SIMPLE SUMMARY: Higher plants face a variety of stress conditions. There are a number of different antioxidant enzymes that help plants to cope with these stresses. During stresses, SOD catalyses the removal of •O(2)(−) by dismutating it into O(2) and H(2)O(2). The CAT converts the H(2)O(2) into water and O(2). POX works in the extracellular space for scavenging H(2)O(2). Plant GPX catalyses the reduction of H(2)O(2) and HO(2) to water and lipid alcohols, respectively. GR catalyses the reduction of oxidised glutathione (GSSG; dimeric) to reduced glutathione (GSH; monomeric). APX utilises ascorbate as a specific electron donor to scavenge H(2)O(2) to water.
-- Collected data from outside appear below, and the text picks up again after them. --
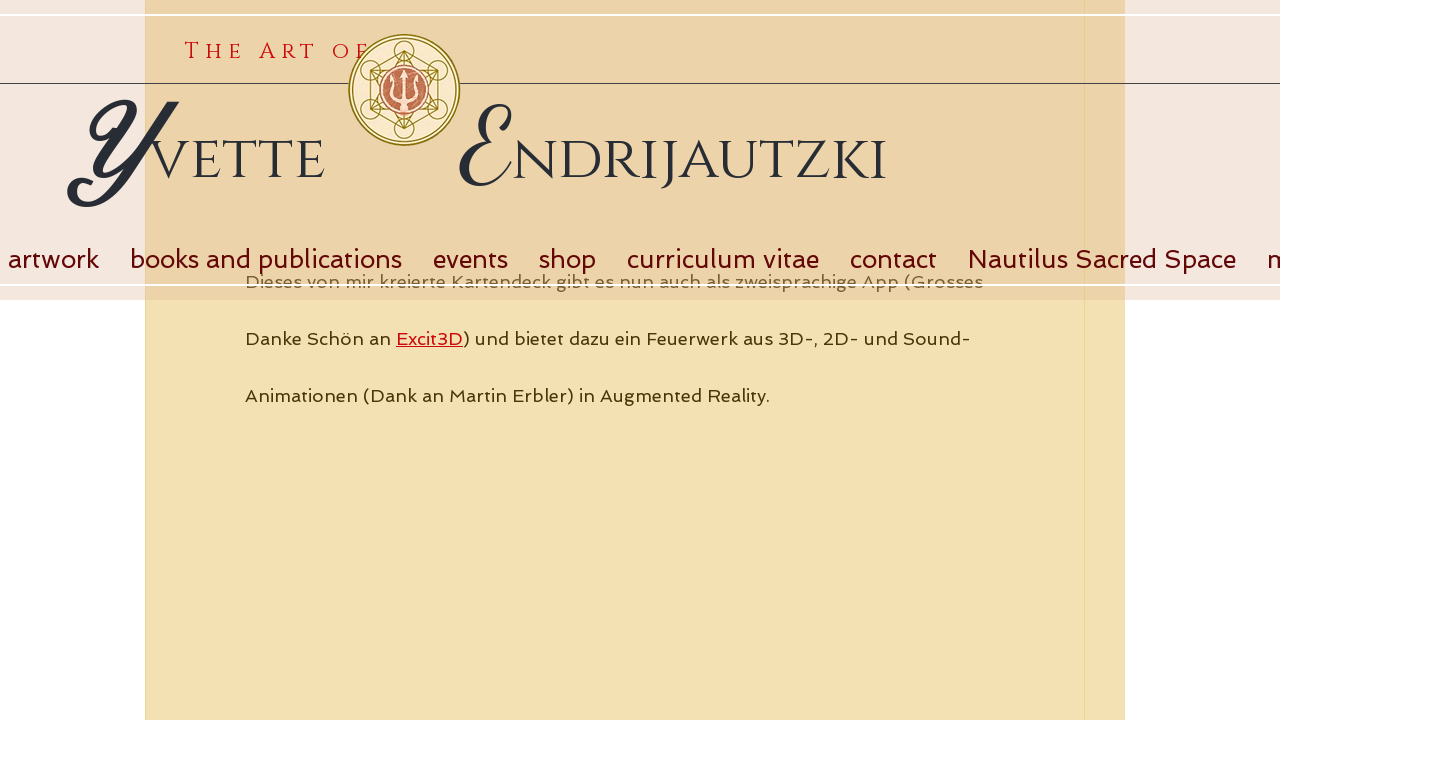

--- FILE ---
content_type: text/css; charset=utf-8
request_url: https://www.yvetteendrijautzki.com/_serverless/pro-gallery-css-v4-server/layoutCss?ver=2&id=4t37q-not-scoped&items=3362_720_960%7C3663_720_960%7C3627_614_854%7C3747_960_720%7C3760_960_720&container=1409.5_740_576.703125_720&options=gallerySizeType:px%7CenableInfiniteScroll:true%7CtitlePlacement:SHOW_ON_HOVER%7CimageMargin:5%7CisVertical:false%7CgridStyle:0%7CgalleryLayout:1%7CnumberOfImagesPerRow:0%7CgallerySizePx:300%7CcubeType:fill%7CgalleryThumbnailsAlignment:none
body_size: -131
content:
#pro-gallery-4t37q-not-scoped [data-hook="item-container"][data-idx="0"].gallery-item-container{opacity: 1 !important;display: block !important;transition: opacity .2s ease !important;top: 0px !important;left: 0px !important;right: auto !important;height: 329px !important;width: 247px !important;} #pro-gallery-4t37q-not-scoped [data-hook="item-container"][data-idx="0"] .gallery-item-common-info-outer{height: 100% !important;} #pro-gallery-4t37q-not-scoped [data-hook="item-container"][data-idx="0"] .gallery-item-common-info{height: 100% !important;width: 100% !important;} #pro-gallery-4t37q-not-scoped [data-hook="item-container"][data-idx="0"] .gallery-item-wrapper{width: 247px !important;height: 329px !important;margin: 0 !important;} #pro-gallery-4t37q-not-scoped [data-hook="item-container"][data-idx="0"] .gallery-item-content{width: 247px !important;height: 329px !important;margin: 0px 0px !important;opacity: 1 !important;} #pro-gallery-4t37q-not-scoped [data-hook="item-container"][data-idx="0"] .gallery-item-hover{width: 247px !important;height: 329px !important;opacity: 1 !important;} #pro-gallery-4t37q-not-scoped [data-hook="item-container"][data-idx="0"] .item-hover-flex-container{width: 247px !important;height: 329px !important;margin: 0px 0px !important;opacity: 1 !important;} #pro-gallery-4t37q-not-scoped [data-hook="item-container"][data-idx="0"] .gallery-item-wrapper img{width: 100% !important;height: 100% !important;opacity: 1 !important;} #pro-gallery-4t37q-not-scoped [data-hook="item-container"][data-idx="1"].gallery-item-container{opacity: 1 !important;display: block !important;transition: opacity .2s ease !important;top: 0px !important;left: 252px !important;right: auto !important;height: 329px !important;width: 247px !important;} #pro-gallery-4t37q-not-scoped [data-hook="item-container"][data-idx="1"] .gallery-item-common-info-outer{height: 100% !important;} #pro-gallery-4t37q-not-scoped [data-hook="item-container"][data-idx="1"] .gallery-item-common-info{height: 100% !important;width: 100% !important;} #pro-gallery-4t37q-not-scoped [data-hook="item-container"][data-idx="1"] .gallery-item-wrapper{width: 247px !important;height: 329px !important;margin: 0 !important;} #pro-gallery-4t37q-not-scoped [data-hook="item-container"][data-idx="1"] .gallery-item-content{width: 247px !important;height: 329px !important;margin: 0px 0px !important;opacity: 1 !important;} #pro-gallery-4t37q-not-scoped [data-hook="item-container"][data-idx="1"] .gallery-item-hover{width: 247px !important;height: 329px !important;opacity: 1 !important;} #pro-gallery-4t37q-not-scoped [data-hook="item-container"][data-idx="1"] .item-hover-flex-container{width: 247px !important;height: 329px !important;margin: 0px 0px !important;opacity: 1 !important;} #pro-gallery-4t37q-not-scoped [data-hook="item-container"][data-idx="1"] .gallery-item-wrapper img{width: 100% !important;height: 100% !important;opacity: 1 !important;} #pro-gallery-4t37q-not-scoped [data-hook="item-container"][data-idx="2"].gallery-item-container{opacity: 1 !important;display: block !important;transition: opacity .2s ease !important;top: 0px !important;left: 504px !important;right: auto !important;height: 329px !important;width: 236px !important;} #pro-gallery-4t37q-not-scoped [data-hook="item-container"][data-idx="2"] .gallery-item-common-info-outer{height: 100% !important;} #pro-gallery-4t37q-not-scoped [data-hook="item-container"][data-idx="2"] .gallery-item-common-info{height: 100% !important;width: 100% !important;} #pro-gallery-4t37q-not-scoped [data-hook="item-container"][data-idx="2"] .gallery-item-wrapper{width: 236px !important;height: 329px !important;margin: 0 !important;} #pro-gallery-4t37q-not-scoped [data-hook="item-container"][data-idx="2"] .gallery-item-content{width: 236px !important;height: 329px !important;margin: 0px 0px !important;opacity: 1 !important;} #pro-gallery-4t37q-not-scoped [data-hook="item-container"][data-idx="2"] .gallery-item-hover{width: 236px !important;height: 329px !important;opacity: 1 !important;} #pro-gallery-4t37q-not-scoped [data-hook="item-container"][data-idx="2"] .item-hover-flex-container{width: 236px !important;height: 329px !important;margin: 0px 0px !important;opacity: 1 !important;} #pro-gallery-4t37q-not-scoped [data-hook="item-container"][data-idx="2"] .gallery-item-wrapper img{width: 100% !important;height: 100% !important;opacity: 1 !important;} #pro-gallery-4t37q-not-scoped [data-hook="item-container"][data-idx="3"]{display: none !important;} #pro-gallery-4t37q-not-scoped [data-hook="item-container"][data-idx="4"]{display: none !important;} #pro-gallery-4t37q-not-scoped .pro-gallery-prerender{height:609.3399534384981px !important;}#pro-gallery-4t37q-not-scoped {height:609.3399534384981px !important; width:740px !important;}#pro-gallery-4t37q-not-scoped .pro-gallery-margin-container {height:609.3399534384981px !important;}#pro-gallery-4t37q-not-scoped .pro-gallery {height:609.3399534384981px !important; width:740px !important;}#pro-gallery-4t37q-not-scoped .pro-gallery-parent-container {height:609.3399534384981px !important; width:745px !important;}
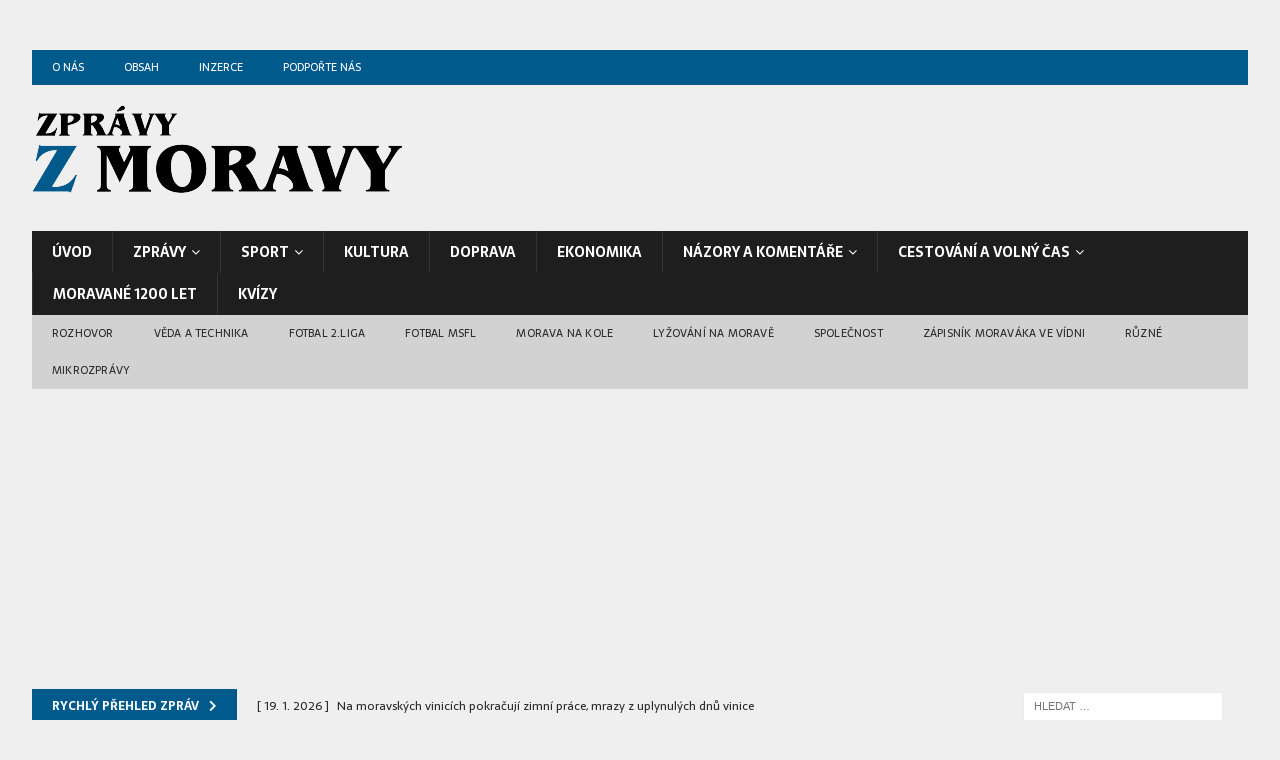

--- FILE ---
content_type: text/html; charset=utf-8
request_url: https://www.google.com/recaptcha/api2/aframe
body_size: 264
content:
<!DOCTYPE HTML><html><head><meta http-equiv="content-type" content="text/html; charset=UTF-8"></head><body><script nonce="RmIhCiox7o6a4fahCLCh-w">/** Anti-fraud and anti-abuse applications only. See google.com/recaptcha */ try{var clients={'sodar':'https://pagead2.googlesyndication.com/pagead/sodar?'};window.addEventListener("message",function(a){try{if(a.source===window.parent){var b=JSON.parse(a.data);var c=clients[b['id']];if(c){var d=document.createElement('img');d.src=c+b['params']+'&rc='+(localStorage.getItem("rc::a")?sessionStorage.getItem("rc::b"):"");window.document.body.appendChild(d);sessionStorage.setItem("rc::e",parseInt(sessionStorage.getItem("rc::e")||0)+1);localStorage.setItem("rc::h",'1769029422364');}}}catch(b){}});window.parent.postMessage("_grecaptcha_ready", "*");}catch(b){}</script></body></html>

--- FILE ---
content_type: application/javascript; charset=utf-8
request_url: https://fundingchoicesmessages.google.com/f/AGSKWxWkrHny_LReCfRl0DntnywRi-8wa3OpoVqfHXNKzFPIcHyXhYYTDmZnyRBy-1tUjBYTUGcDtlUtq7LkIr30eFysClJzHWE8bc4j1_Z4u90pH_zS_Zlj1_GjJ4ZanqmIQkgdfaCp6ZQX3N-G3kKZSb-3o2GF5QYljD8ZTdB11n7S8kuZlBFgzHBSRlSV/__adoverride./adixs._feast_ad./gads.html/adsnew.
body_size: -1291
content:
window['9ecb8352-4651-49ce-bb22-9c26bb485c76'] = true;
ABSTRACT: The stationary life of plants has led to the evolution of a complex gridded antioxidant defence system constituting numerous enzymatic components, playing a crucial role in overcoming various stress conditions. Mainly, these plant enzymes are superoxide dismutase (SOD), catalase (CAT), peroxidase (POX), glutathione peroxidase (GPX), glutathione reductase (GR), glutathione S-transferases (GST), ascorbate peroxidase (APX), monodehydroascorbate reductase (MDHAR), and dehydroascorbate reductase (DHAR), which work as part of the antioxidant defence system. These enzymes together form a complex set of mechanisms to minimise, buffer, and scavenge the reactive oxygen species (ROS) efficiently. The present review is aimed at articulating the current understanding of each of these enzymatic components, with special attention on the role of each enzyme in response to the various environmental, especially abiotic stresses, their molecular characterisation, and reaction mechanisms. The role of the enzymatic defence system for plant health and development, their significance, and cross-talk mechanisms are discussed in detail. Additionally, the application of antioxidant enzymes in developing stress-tolerant transgenic plants are also discussed.